### [Instrução A]
De acordo com o texto sobre o Monte Farinha e a freguesia da Campeã, em que anos foram construídas as três capelas?
### [Instrução B]
Transcreva do texto sobre o Monte Farinha e a freguesia da Campeã o trecho entre "Claro que as" e "local de culto.", inclusive.

### [Texto fornecido]
┏━━

Mas existe uma lenda sobre o porquê do Monte chamar-se Farinha e se venerar a Senhora da Graça. A grosso modo a coisa passou-se assim: Um moleiro andava de terra em terra com um pequeno moinho montado na sua carroça puxada por um velho jumento, moendo os cereais da população. Um dia deu "boleia" a uma jovem mas foram atacados pelos mouros. Na precipitação da fuga, o jumento ficou entalado nas penedias, a jovem emparedou-se numa das pedras que se abriu e fechou. O moleiro foi morto mas o moinho trabalhou como um danado fazendo farinha em quantidades tais que os mouros acabaram por fugir assustados. O Monte ficou com o seu nome e a Senhora embora nunca mais tenha sido vista e dizem que ainda hoje lá está na Pedra Branca, por causa do milagre e as Graças recebidas pela Farinha, erigiram-lhe um ermida em sua memória.
Claro que as datas históricas não batem certo, mas quem sou eu para não gostar de uma boa lenda?

Mas certos são os panoramas deslumbrantes em 360º que do alto se avistam. Na região existiram vários Castros anteriores à ocupação romana.
Outros indícios arqueológicos levam a presumir que seria um local de culto.

Três capelas seguem por um caminho que irá dar a Mondim. Foram construídas em 1886, 1889 e 1933. Mas todo o Monte mais parece uma enorme pedreira de onde se extraí granito amarelo, dizem que muito apreciado na Europa.

O meu querido amigo Fernando Súcio, a quem devo este passeio, bem enquadrado na paisagem.
E está na hora de seguir para novas paragens.
A partir da sua terra, a freguesia da Campeã, um belíssimo vale em plena serra do Marão, bem próximo da do Alvão.


O mais antigo documento conhecido que lhe faz referência data de 1091 («in terrotoris Pannoniarum… subtus mons Campelana»). Em 1134 foi-lhe concedida por D. Afonso Henriques carta de couto à chamada à Albergaria do Marão, aí situada. 
Em 1530 a freguesia é denominada de Santo André, mas em 1721 já surge com o seu nome actual. 

A Igreja matriz é um tempo do séc. XVIII, dedicada a Santo André. Tem quatro confrarias, a do Santíssimo Sacramento, a de Nossa Senhora do Rosário, a de Santo Nome de Jesus e a de S. Sebastião, todas sustentadas com esmolas e devotos dos fregueses.
Realizam-se anualmente festas importantes em honra do padroeiro Santo André, de S. Sebastião e de Santa Ana.
Para um leigo como eu, gostaria de saber mais coisas sobre o Templo. Ficam os registos de pormenores do tecto lindamente pintado e do Altar-Mor, uma relíquia em talha dourada. Realmente é uma Igreja belíssima, com muitos pormenores que a estudiosos deveriam interessar.

┗━━

### [Dados extraídos]
┏━━

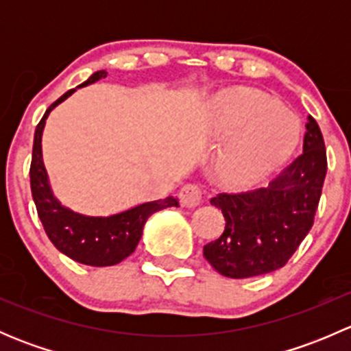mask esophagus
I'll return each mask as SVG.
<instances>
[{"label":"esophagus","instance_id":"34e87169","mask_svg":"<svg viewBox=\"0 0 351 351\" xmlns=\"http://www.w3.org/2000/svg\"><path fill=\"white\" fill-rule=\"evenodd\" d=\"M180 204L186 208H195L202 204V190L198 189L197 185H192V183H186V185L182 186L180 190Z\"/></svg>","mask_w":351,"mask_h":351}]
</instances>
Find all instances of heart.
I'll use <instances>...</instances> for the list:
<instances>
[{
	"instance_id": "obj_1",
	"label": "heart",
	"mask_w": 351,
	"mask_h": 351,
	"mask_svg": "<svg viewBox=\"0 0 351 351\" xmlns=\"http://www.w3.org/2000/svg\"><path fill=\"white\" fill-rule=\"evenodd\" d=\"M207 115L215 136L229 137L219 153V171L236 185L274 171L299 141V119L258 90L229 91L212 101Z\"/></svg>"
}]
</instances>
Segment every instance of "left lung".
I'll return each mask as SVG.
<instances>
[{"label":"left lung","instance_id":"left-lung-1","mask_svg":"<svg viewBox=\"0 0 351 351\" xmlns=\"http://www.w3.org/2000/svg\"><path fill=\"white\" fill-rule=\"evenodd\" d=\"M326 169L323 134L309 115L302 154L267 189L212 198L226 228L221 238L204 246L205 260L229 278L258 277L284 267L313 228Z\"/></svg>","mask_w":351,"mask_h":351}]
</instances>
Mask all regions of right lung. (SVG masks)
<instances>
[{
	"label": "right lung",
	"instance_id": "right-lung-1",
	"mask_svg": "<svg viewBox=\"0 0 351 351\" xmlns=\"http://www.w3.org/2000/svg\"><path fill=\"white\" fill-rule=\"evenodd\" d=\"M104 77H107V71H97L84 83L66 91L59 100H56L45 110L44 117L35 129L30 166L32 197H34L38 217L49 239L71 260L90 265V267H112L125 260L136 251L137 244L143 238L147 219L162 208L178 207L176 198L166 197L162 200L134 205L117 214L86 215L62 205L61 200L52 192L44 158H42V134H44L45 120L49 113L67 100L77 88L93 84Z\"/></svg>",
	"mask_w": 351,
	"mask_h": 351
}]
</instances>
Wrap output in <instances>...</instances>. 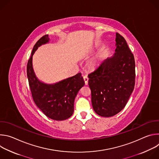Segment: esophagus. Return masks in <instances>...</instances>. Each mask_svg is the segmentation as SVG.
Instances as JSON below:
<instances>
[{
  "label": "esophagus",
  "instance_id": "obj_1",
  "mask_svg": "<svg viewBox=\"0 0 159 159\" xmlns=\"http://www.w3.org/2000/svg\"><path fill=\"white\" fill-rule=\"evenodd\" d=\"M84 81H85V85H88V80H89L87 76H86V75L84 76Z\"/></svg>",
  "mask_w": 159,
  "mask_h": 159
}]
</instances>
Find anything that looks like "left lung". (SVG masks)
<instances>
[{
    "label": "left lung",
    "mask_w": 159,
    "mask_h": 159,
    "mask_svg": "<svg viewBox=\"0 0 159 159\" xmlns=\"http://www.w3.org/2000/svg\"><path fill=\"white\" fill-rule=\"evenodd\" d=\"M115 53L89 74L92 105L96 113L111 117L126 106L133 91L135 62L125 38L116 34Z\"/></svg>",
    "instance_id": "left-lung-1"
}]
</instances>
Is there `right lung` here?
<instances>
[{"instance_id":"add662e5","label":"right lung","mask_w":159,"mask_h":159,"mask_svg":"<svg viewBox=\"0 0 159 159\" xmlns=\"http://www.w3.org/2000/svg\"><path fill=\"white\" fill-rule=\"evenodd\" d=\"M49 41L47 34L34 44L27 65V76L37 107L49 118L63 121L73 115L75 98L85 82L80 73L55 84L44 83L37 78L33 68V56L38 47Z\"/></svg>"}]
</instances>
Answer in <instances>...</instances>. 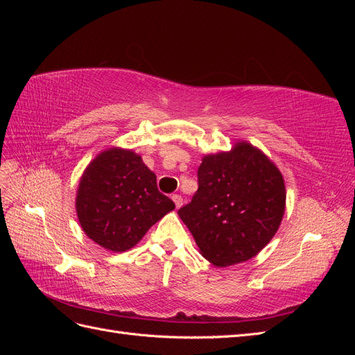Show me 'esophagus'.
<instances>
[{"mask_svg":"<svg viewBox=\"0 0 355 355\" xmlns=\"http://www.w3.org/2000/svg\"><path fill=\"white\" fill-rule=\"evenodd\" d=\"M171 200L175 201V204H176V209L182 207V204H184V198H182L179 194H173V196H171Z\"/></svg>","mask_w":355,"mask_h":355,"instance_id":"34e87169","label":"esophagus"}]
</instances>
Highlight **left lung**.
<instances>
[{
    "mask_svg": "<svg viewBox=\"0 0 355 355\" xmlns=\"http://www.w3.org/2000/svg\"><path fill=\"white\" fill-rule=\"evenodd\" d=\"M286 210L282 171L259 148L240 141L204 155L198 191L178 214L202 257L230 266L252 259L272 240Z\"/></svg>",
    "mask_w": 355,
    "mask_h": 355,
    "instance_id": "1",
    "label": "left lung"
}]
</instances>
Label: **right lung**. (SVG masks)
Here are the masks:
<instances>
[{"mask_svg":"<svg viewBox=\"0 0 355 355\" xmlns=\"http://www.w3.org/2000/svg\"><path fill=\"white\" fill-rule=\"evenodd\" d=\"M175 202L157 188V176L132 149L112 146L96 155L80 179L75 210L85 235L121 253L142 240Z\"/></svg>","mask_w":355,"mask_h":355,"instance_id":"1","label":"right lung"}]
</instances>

┗━━

### [Resultado A]
Em 1886, 1889 e 1933.

### [Resultado B]
Claro que as datas históricas não batem certo, mas quem sou eu para não gostar de uma boa lenda?

Mas certos são os panoramas deslumbrantes em 360º que do alto se avistam. Na região existiram vários Castros anteriores à ocupação romana.
Outros indícios arqueológicos levam a presumir que seria um local de culto.